January 23, 1973: Alexander Onassis, son of Aristotle, tragically dies at the tender age of 24

Alexander Onassis Aristotle Onassis

Alexander Socrates Onassis, the New York City-born son of Aristotle Onassis, was born on April 30, 1948 but tragically died at the young age of 24 on January 23, 1973 in Athens. The American-born businessman was the son of the Greek shipping magnate Aristotle Onassis and his first wife Tina Livanos.

Alexander was named after his father's uncle, who was hanged by a Turkish military tribunal during their sacking of Smyrna in September 1922.

He and his sister Christina Onassis were upset by his father's marriage to Jacqueline Kennedy, and he was credited with attempting to improve the relationship between his father and Stavros Niarchos.

The young Onassis was not formally educated and worked for several years for his father at his headquarters in Monaco. Alexander earned a modest salary of $12,000 working for his father despite his father's great wealth.

Alexander was not an enthusiastic employee. A fellow employee said that he seemed in no "great hurry to prove himself an Onassis." Onassis also described himself as never having spent a day not "intimidated by the old man's wealth."

Alexander Onassis, Aristotle Onassis, Onassis

The relationship between him and his father experienced tensions as a result of his secret relationship with British model Fiona Campbell-Walter, former wife of Hans Heinrich, Baron Thyssen-Bornemisza de Kászon.

He was later appointed the head of Olympic Aviation, a Greek regional airline owned by his father.

Alexander had taken his first flying lesson in 1967 and had accrued 1,500 flying hours by the time of his death. His poor eyesight meant that he could not hold an air transport license, but could possess an air commercial license, allowing him to fly light planes and air taxis for emergency medical cases.

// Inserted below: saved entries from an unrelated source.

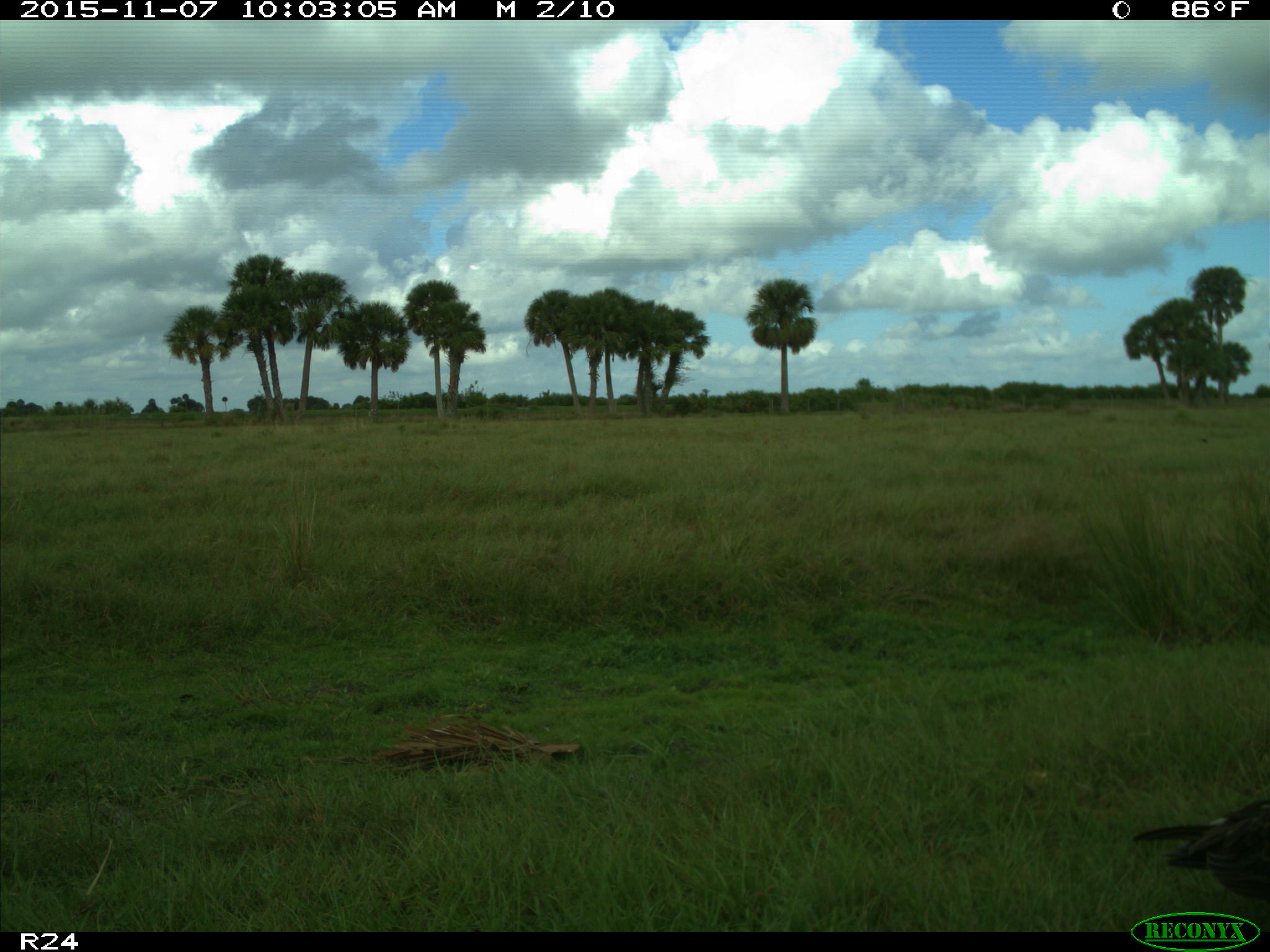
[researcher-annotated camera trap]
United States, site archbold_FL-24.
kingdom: Animalia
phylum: Chordata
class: Aves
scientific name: Aves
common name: birds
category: unidentified bird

He tragically died on January 23, 1973, at the age of 24, from injuries sustained the previous day when his personal Piaggio P.136L-2 amphibious airplane, in which he was a passenger, crashed at Hellinikon International Airport in Athens. Alexander was instructing a potential new pilot of the plane, Donald McCusker, at the time of the crash, in his role as President of Olympic Aviation.

Alexander and McCusker were accompanied by Donald McGregor, Onassis's regular pilot, who was recovering from an eye infection. A few seconds after takeoff from runway 33, the plane's right wing dropped and stayed down, and the plane crashed shortly after losing balance, in a flight lasting no more than 15 seconds.

McCusker and the other pilot both suffered serious injuries in the crash. The trio had planned to practice amphibious landings between the Saronic Gulf islands of Aegina and Poros after takeoff.

The day after the crash, Alexander's father and stepmother arrived from New York at the hospital where Alexander was being treated. The couple were accompanied by an American neurosurgeon. Alexander's mother arrived from Switzerland with her husband, Stavros Niarchos.

Alexander Onassis & Odile Rubirosa

Aristotle had also flown the English neurosurgeon Alan Richardson from London to Athens, but Richardson later told Onassis that Alexander had no chance of surviving his injuries.

Aristotle Onassis considered having his son's body cryogenically frozen with the Life Extension Society, but was persuaded against it, and he was embalmed by Desmond Henley.

Alexander Onassis was buried next to the chapel on his father's private Ionian island of Skorpios.

Reports into the crash by the Greek Air Force, and an independent investigator hired by Onassis, the Englishman Alan Hunter, concluded that it had occurred as a result of the reversing of the aileron connecting cables during the installation of a new control column.

This cause was disputed by McGregor who believed that the wake turbulence from an Air France Boeing 727 that had taken off before them had caused the crash.

Less than a month after Alexander's death, McCusker had manslaughter proceedings initiated against him by the public prosecutor of Athens in connection with the crash. Six people were also charged over Onassis's death in January 1974, with their indictment indicating that faulty controls had been fitted to his plane.

In December 1974, in a paid advertisement, Aristotle Onassis announced his offering of a $1,000,000 reward (equivalent to $5.495 million in 2021) for proof that his son's death had been as a result of "deliberate action" as opposed to the cause of negligence, the conclusion reached by the official inquiry.

All charges relating to the crash were later dropped, and McCusker was awarded $800,000 in 1978 by Olympic Airways, three years after Aristotle Onassis's death.

Onassis had refused to believe that his son's death was an accident, believing it was due to the machinations of the United States Central Intelligence Agency (CIA) and the leader of the Greek military junta, Georgios Papadopoulos.

Alexander's death had a profound effect on his father, who never fully recovered from the loss of his son. Aristotle Onassis sought to sell Olympic Airways after his son's death, and died two years later in March 1975. Onassis was buried alongside his son on Skorpios.